Corpora module was tested for size overhead and latency using an experiment of creating 5M documents corpus.
The total size of an initial raw text file was 2 393 050 900 Bytes (2.2 GB). In the raw text file there where exactly 5 157 200 documents, what give an approximate size of one document about 464 bytes.
Headers of a document have contained only the id of the document.
The total size of final corpus was 2 761 723 865 Bytes (2.57 GB), containing chunks file sized exactly 2 422 882 196 Bytes (2.26 GB) and indexes sized exactly 338 841 600 Bytes (323 MB).
This gives a total overhead of storing raw text in a corpus compared to flat file about 15.4% and the overhead of chunks with headers compared to flat file about 1.25%.

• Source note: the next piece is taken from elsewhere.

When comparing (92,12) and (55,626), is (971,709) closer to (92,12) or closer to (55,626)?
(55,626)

Property | Raw text file | Corpus |
---|---|---|
Total size | 2 393 050 900 B | 2 761 723 865 B |
Chunk size | 2 422 882 196 B | |
Index size | 338 841 600 B | |
Overhead total | 15.4% | |
Overhead chunks | 1.25% |
Latency of appending every 1000 documents was measured. The test was performed on 2,8 GHz Intel Core i5, 12 GB RAM, Mac OS X Lion 10.7.2 with a HDD drive.
A mean time of appending every 1000 documents was 0.53s with standard deviation about 0.12s. On presented graphs latency picks can be observed - possibly caused by DB Berkley indexes synchronizations to disk.